Según datos oficiales, actualmente hay alrededor de 500 personas evacuadas, alojadas en 13 centros habilitados en distintos puntos del pueblo. No obstante, el impacto real es mayor: entre evacuados, autoevacuados y vecinos aislados tanto en zonas urbanas como rurales, se estima que la cifra de damnificados podría alcanzar a unos mil sanluiseños.

El intendente Néstor Buján advirtió que la situación continúa siendo crítica y que el número de evacuados podría incrementarse si se registran nuevas precipitaciones, ya que el nivel del Riachuelo se mantiene elevado. “Son alrededor de 90 familias alojadas en centros y unas 40 familias autoevacuadas”, precisó, al tiempo que señaló que también se asiste a quienes decidieron permanecer en sus viviendas.

Los barrios cercanos al curso de agua son los más castigados. El Barrio Virgen del Rosario refleja con crudeza el drama cotidiano: calles anegadas, viviendas rodeadas por el agua y vecinos que resisten para no abandonar lo poco que tienen. Susana Pérez, vecina histórica del lugar, contó que decidió quedarse por temor a los robos. “Intentamos frenar el agua con bolsas de arena, pero no pudimos seguir y tuvimos que levantar todo”, relató con resignación.

En la zona, la preocupación convive con la esperanza de que el nivel del río comience a descender. Aunque hasta el momento no se registró la presencia de alimañas, un temor recurrente en cada creciente, los cuidados y la vigilancia se intensifican.

Desde Defensa Civil municipal, Cinthia Silva explicó que los equipos recorren de manera permanente las zonas afectadas, incluso con embarcaciones, para asistir a las familias y trasladar a quienes lo necesitan. “El protocolo es claro: llevar a los centros de evacuación o asistir a los autoevacuados y a quienes deciden quedarse”, señaló. En los refugios se garantiza alimentación diaria, atención sanitaria y acompañamiento constante.

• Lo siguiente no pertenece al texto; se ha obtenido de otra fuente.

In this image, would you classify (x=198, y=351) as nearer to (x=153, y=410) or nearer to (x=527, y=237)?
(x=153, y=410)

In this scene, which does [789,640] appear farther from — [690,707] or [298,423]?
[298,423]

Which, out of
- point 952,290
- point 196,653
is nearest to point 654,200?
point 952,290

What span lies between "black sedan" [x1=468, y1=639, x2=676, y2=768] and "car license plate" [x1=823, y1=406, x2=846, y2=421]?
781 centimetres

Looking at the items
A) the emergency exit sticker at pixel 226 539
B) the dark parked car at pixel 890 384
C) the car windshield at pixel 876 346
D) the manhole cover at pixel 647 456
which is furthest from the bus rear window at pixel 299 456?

La emergencia también golpea con fuerza al sector rural, donde el aislamiento se vuelve una amenaza silenciosa. Caminos cortados, campos inundados y comunidades a las que solo se puede acceder con tractores o vehículos especiales. “En el campo también están muy mal”, contó Raúl, conocedor de la zona, al recordar que muchas familias ya habían sufrido inundaciones anteriores y hoy vuelven a enfrentar el mismo escenario.

En medio del drama, la solidaridad emerge como un sostén fundamental. Roberto, vecino rural, cocinaba para llevar comida caliente tanto a los trabajadores que asisten en la emergencia como a otros damnificados, en un gesto que resume el espíritu de la comunidad frente a la adversidad.

Desde el Gobierno provincial, el subdirector de Defensa Civil, Bruno Lovison, confirmó que San Luis del Palmar es, hasta el momento, el único municipio declarado en estado de emergencia. El Riachuelo alcanzó los 4,60 metros, provocando su desborde total, con entre 40 y 50 familias autoevacuadas y un número aún indeterminado de personas aisladas en zonas rurales.

Mientras el agua sigue marcando el ritmo de las horas, cientos de vecinos esperan poder despedir el año con la esperanza de que el nuevo comienzo traiga alivio y soluciones duraderas.